## [EXERCISE AIM]
Retype the data between the lines holding "What is the distance from" and "5562 millimetres", inclusive.

☆ ☆ ☆ ☆ ☆ ☆ ☆

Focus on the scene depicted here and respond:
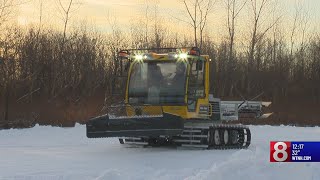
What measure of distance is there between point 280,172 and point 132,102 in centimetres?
682

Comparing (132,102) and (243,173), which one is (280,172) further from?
(132,102)

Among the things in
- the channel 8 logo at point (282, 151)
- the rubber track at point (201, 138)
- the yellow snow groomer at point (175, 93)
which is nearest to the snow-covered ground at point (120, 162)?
the channel 8 logo at point (282, 151)

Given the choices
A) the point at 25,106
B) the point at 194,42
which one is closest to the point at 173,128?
the point at 25,106

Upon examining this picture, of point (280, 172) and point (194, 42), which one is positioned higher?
point (194, 42)

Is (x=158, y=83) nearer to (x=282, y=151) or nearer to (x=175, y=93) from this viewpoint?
(x=175, y=93)

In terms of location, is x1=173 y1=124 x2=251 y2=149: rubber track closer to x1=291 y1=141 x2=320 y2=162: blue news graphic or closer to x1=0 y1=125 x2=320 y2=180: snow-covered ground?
x1=0 y1=125 x2=320 y2=180: snow-covered ground

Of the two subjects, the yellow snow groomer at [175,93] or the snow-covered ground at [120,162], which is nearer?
the snow-covered ground at [120,162]

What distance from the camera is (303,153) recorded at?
9789mm

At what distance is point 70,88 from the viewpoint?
121 ft

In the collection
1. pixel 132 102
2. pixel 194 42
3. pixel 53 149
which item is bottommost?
pixel 53 149

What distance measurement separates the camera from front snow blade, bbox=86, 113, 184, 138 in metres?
13.4

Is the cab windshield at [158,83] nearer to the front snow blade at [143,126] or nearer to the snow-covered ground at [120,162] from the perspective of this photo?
the front snow blade at [143,126]

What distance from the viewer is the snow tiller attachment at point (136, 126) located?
13.4 m

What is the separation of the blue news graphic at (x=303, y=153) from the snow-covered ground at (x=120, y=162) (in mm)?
125
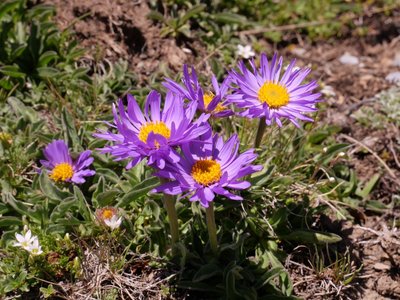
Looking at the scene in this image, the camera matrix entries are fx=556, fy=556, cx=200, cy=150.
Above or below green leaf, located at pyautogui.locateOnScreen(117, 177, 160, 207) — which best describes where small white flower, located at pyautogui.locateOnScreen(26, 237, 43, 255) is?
below

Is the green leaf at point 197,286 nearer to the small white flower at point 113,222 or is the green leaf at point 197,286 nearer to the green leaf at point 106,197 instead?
the small white flower at point 113,222

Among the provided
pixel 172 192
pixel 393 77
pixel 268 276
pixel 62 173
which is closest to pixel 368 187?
pixel 268 276

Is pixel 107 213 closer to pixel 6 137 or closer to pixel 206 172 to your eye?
pixel 206 172

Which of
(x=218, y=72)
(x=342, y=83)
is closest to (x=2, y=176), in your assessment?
(x=218, y=72)

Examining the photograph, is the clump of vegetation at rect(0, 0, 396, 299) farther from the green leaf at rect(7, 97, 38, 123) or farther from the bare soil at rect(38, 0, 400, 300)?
the bare soil at rect(38, 0, 400, 300)

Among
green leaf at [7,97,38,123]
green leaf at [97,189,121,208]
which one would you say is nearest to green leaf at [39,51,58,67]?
green leaf at [7,97,38,123]

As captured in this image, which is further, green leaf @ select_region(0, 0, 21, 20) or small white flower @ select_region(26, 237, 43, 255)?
green leaf @ select_region(0, 0, 21, 20)
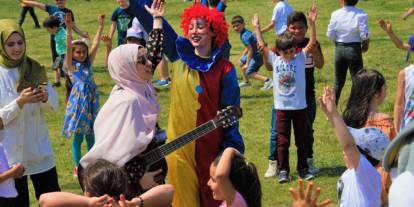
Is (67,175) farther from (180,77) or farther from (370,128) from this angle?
(370,128)

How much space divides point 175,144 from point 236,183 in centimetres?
102

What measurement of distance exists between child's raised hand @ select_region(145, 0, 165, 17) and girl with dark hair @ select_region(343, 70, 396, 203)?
1455mm

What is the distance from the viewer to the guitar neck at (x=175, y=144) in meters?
5.24

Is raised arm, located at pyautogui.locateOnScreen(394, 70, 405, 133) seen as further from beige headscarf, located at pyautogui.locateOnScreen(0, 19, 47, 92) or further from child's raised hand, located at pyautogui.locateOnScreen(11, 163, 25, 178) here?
child's raised hand, located at pyautogui.locateOnScreen(11, 163, 25, 178)

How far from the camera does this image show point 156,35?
5562 millimetres

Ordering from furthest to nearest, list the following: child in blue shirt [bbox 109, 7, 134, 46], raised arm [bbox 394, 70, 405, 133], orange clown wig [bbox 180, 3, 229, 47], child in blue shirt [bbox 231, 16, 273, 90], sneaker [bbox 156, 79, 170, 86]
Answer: child in blue shirt [bbox 109, 7, 134, 46]
sneaker [bbox 156, 79, 170, 86]
child in blue shirt [bbox 231, 16, 273, 90]
raised arm [bbox 394, 70, 405, 133]
orange clown wig [bbox 180, 3, 229, 47]

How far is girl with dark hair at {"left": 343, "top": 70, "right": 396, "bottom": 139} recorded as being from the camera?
17.1ft

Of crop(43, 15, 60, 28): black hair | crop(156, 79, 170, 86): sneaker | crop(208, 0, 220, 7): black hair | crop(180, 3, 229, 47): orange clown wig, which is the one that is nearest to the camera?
crop(180, 3, 229, 47): orange clown wig

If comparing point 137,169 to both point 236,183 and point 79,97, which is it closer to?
point 236,183

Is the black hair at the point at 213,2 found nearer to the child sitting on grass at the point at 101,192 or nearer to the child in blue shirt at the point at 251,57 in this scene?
the child in blue shirt at the point at 251,57

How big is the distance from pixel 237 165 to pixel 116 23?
9.87 metres

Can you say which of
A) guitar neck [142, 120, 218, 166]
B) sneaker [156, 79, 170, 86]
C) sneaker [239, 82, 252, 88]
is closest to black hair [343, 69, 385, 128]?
guitar neck [142, 120, 218, 166]

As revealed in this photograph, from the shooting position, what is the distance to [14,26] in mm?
6176

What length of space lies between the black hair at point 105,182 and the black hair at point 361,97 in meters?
1.72
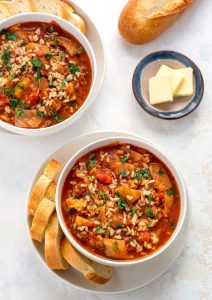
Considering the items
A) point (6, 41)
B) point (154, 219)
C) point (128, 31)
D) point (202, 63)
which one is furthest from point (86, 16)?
point (154, 219)

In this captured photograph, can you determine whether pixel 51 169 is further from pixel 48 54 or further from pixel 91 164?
pixel 48 54

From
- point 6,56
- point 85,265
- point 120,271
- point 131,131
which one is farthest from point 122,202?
point 6,56

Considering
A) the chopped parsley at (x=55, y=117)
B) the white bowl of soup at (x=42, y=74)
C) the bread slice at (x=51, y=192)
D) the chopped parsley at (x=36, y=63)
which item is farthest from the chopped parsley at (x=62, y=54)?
the bread slice at (x=51, y=192)

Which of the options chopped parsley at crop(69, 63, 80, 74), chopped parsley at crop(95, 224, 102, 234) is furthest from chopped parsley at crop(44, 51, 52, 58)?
chopped parsley at crop(95, 224, 102, 234)

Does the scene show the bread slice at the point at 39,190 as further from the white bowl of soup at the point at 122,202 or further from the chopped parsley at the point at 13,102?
the chopped parsley at the point at 13,102

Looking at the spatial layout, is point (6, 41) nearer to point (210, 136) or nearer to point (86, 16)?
point (86, 16)

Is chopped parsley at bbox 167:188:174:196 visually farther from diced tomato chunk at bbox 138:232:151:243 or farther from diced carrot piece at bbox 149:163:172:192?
diced tomato chunk at bbox 138:232:151:243
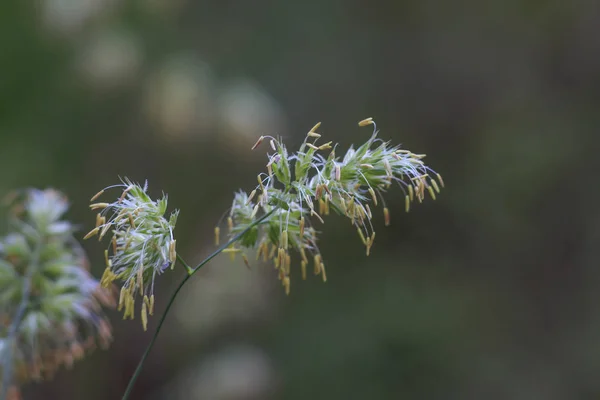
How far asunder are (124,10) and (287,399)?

☆ ☆ ☆ ☆ ☆ ☆ ☆

## [ANSWER FOR THE TASK]
What is the distance from the viewer to the guitar neck at (x=175, y=144) in meters?
5.24

Is raised arm, located at pyautogui.locateOnScreen(394, 70, 405, 133) seen as further from beige headscarf, located at pyautogui.locateOnScreen(0, 19, 47, 92) or further from child's raised hand, located at pyautogui.locateOnScreen(11, 163, 25, 178) here?
child's raised hand, located at pyautogui.locateOnScreen(11, 163, 25, 178)

How far from the camera does this image show point 156,35?
5562 millimetres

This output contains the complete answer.